Like an overly zealous parent desperate to show off its child, Loving Vincent begins with the boast that it took nearly a decade for 125 artists to complete the 62,450 paintings that make up the film. To be fair, Loving Vincent is committed to its gimmick, and the sheer artistic effort put into the film is undoubtedly impressive, if totally unnecessary. The film’s creative process, however, is the only remarkable thing about it – and the filmmakers will have learnt the hard way that there’s a reason we don’t animate oil paintings.
The fact is that Van Gogh’s original masterworks make no sense in accord with traditional cinematic techniques. Dialogue-heavy scenes comprised of close up shots, for example, butcher the compositional aspect of the artist’s work; sweeping camera movements over oil painted landscapes expose their innate flatness; animating character movement distractingly blurs the space around the actors. In fact, the jerky look of the rotoscope technique results in the whole film looking like an elongated video game cutscene – specifically, like a cutscene from L.A. Noire.
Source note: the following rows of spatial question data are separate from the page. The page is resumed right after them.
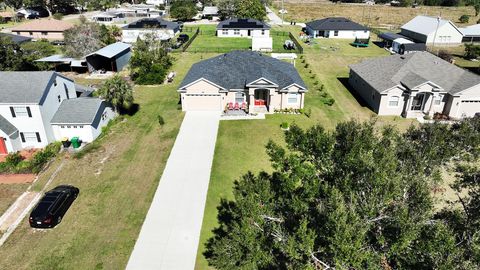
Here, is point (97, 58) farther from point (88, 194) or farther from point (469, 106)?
point (469, 106)

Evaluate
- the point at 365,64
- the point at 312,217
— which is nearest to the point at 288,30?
the point at 365,64

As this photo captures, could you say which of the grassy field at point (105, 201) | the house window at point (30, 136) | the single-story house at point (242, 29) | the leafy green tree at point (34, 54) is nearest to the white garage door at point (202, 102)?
the grassy field at point (105, 201)

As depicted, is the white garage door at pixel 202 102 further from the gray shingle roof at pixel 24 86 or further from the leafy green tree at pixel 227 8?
the leafy green tree at pixel 227 8

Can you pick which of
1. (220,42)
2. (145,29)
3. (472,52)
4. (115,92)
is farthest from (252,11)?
(115,92)

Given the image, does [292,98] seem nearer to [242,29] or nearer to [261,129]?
[261,129]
Yes, bafflingly, Loving Vincent is a detective story. One year after Van Gogh’s suicide, Armand Roulin (Douglas Booth) is tasked with delivering the painter’s last letter to his brother, Theo. Hearing contradictory reports of Van Gogh’s death, Roulin takes it upon himself to find out what really happened. The detective act is ridiculous enough in principle, but it’s made worse by Douglas Booth’s dreadful performance, which comes complete with an unexplained and unconvincing ‘mockney’ accent. It’s implied that Roulin is a violent alcoholic, but any decent characterisation is abandoned in favour of giving Van Gogh himself (Robert Gulaczyk) more screen time. Not that the film gets under the artist’s skin either – even the infamous ear-cutting incident is only briefly alluded to.
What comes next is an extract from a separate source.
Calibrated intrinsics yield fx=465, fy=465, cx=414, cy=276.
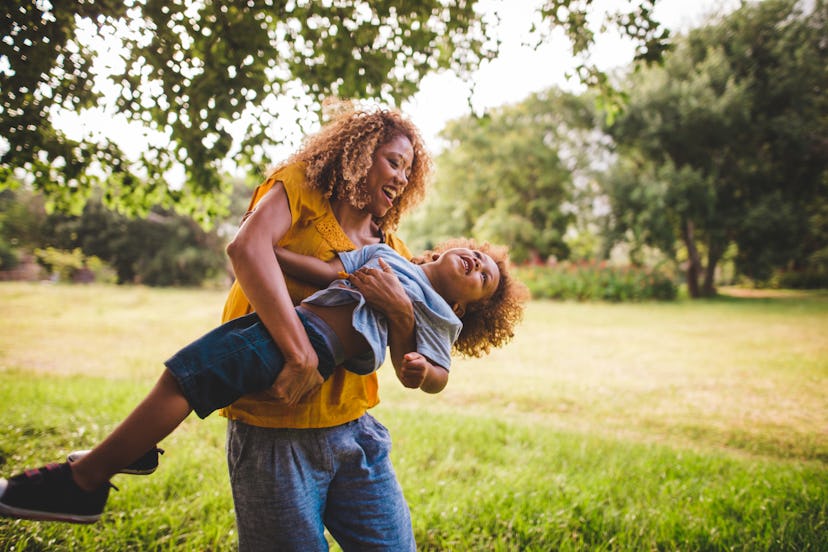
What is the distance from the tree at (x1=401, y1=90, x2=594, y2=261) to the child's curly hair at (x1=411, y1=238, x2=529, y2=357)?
77.1 feet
Having transformed the story of an artist’s tragic suicide resulting from mental health problems into a whodunit, Loving Vincent has to quickly backtrack, mostly owing to the fact that Van Gogh did, in fact, kill himself. The conclusion settled on is an exercise in mythmaking: understandable given the love the filmmakers must have for the painter, although totally undeserved from a narrative perspective. An animated Van Gogh film could have been interesting as a viral short, but as a murder mystery feature it’s a bit of a slog. A film noir in the style of Edward Hopper, on the other hand… now there’s a film I’d like to see.